Bill Tiemann The clock is important because it is only when the clock rings that they can guess. You don't need a strategy in advance because every time the clock rings you GAIN information about the numbers because the other person stayed silent

Yeah but they may have stayed silent because they were still thinking. I think this isnt really a solution and that the question is actually insolvable

Study Gym they are perfectly smart, however, so we just ignore "thinking"

medexamtoolsdotcom You are wrong. Imagine this. Alice has 20, Bob has 21. 19 ticks pass an Bob says nothing. then, Alice knows Bob has 21 because if Bob had 19, then he would have known Alice had 20, since he knew Alice couldn't have 18. He would've knew Alice couldn't have 18 because if Alice had had 18, she wouldve known Bob had 19. She knew Bob had 19 because if Bob had 17, he would've known Alice had 18,...and so on. Eventually we get to where Bob would've had 2, and he would've known Alice couldn't have 1 because then she would've called it out.
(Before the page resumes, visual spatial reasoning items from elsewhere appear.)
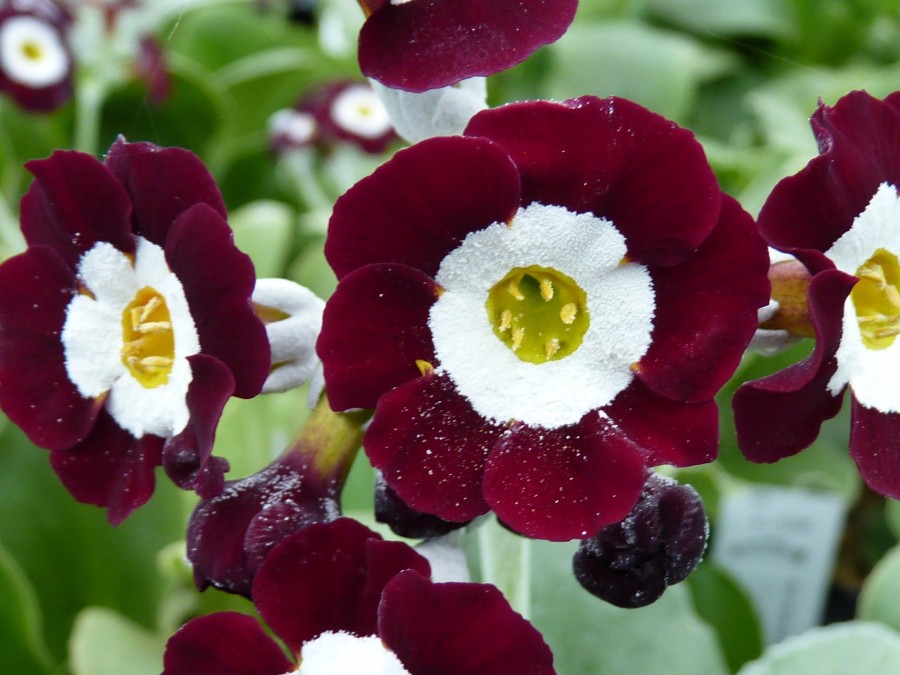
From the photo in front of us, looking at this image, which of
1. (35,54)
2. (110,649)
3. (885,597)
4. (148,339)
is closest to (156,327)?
(148,339)

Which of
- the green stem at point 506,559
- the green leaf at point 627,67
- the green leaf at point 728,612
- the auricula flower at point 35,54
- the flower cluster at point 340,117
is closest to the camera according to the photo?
the green stem at point 506,559

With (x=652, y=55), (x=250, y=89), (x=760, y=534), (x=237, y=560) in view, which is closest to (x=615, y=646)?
(x=760, y=534)

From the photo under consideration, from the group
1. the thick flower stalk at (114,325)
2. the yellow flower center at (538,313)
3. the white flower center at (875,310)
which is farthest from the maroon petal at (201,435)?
the white flower center at (875,310)

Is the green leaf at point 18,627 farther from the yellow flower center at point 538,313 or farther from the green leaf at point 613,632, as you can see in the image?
the yellow flower center at point 538,313

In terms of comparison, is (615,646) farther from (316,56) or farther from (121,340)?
(316,56)

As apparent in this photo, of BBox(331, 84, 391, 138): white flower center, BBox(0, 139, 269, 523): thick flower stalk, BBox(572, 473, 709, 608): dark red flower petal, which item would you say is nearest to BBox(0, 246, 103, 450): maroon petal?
BBox(0, 139, 269, 523): thick flower stalk

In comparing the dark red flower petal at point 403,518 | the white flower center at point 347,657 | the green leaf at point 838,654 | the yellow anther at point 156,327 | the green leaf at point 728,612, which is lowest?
the green leaf at point 728,612
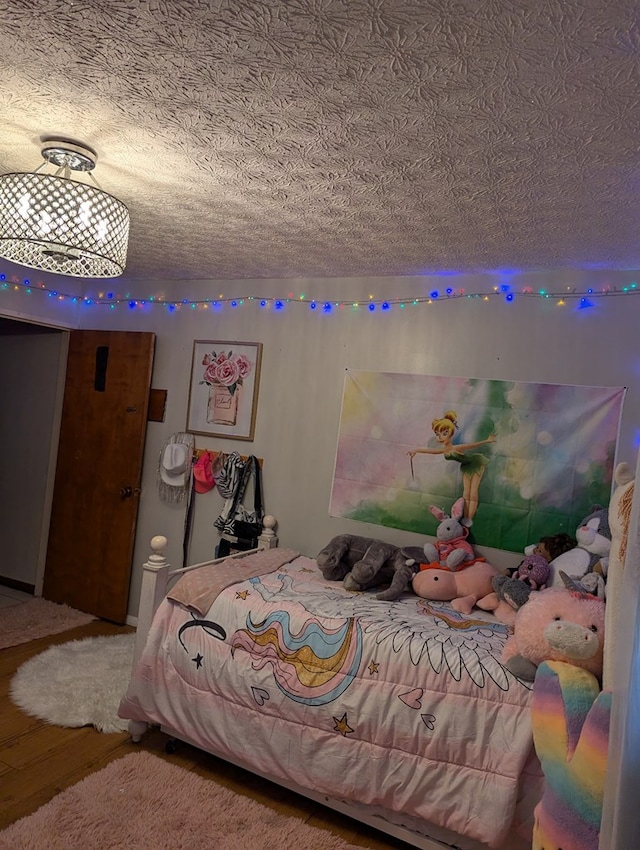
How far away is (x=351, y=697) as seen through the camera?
2031mm

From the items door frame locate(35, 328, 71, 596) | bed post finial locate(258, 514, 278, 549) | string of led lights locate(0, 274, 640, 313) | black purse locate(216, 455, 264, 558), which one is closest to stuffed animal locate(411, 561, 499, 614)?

Do you get how the process staircases down until we get to 1, where we can draw a logical conclusion?

The point is the first 18 minutes are meaningless to either Alice or Bob because Alice has 20 so she knows Bob can't have 1-18 and Bob has 21 so he knows Alice can't have 1-19. There is no information to be gained by having the other person stay silent. Therefore counting off the timer is not a logical move, but a preplanned strategy which is not allowed. The problem is not the logical process staircase, it's that the setup of the question is bad .

chinareds54 you said what I was trying to say here better than I did. It requires the two of them to have this code between them which amounts to a preplanned strategy.

It's a perfectly logical strategy for both contestants to arrive at independently. In fact it's the only way they can guarantee of getting the right answer.

It's not logical because the premise can never be "If Bob or Alice's number is 1" if Either Bob or Alice has a number 3 or higher.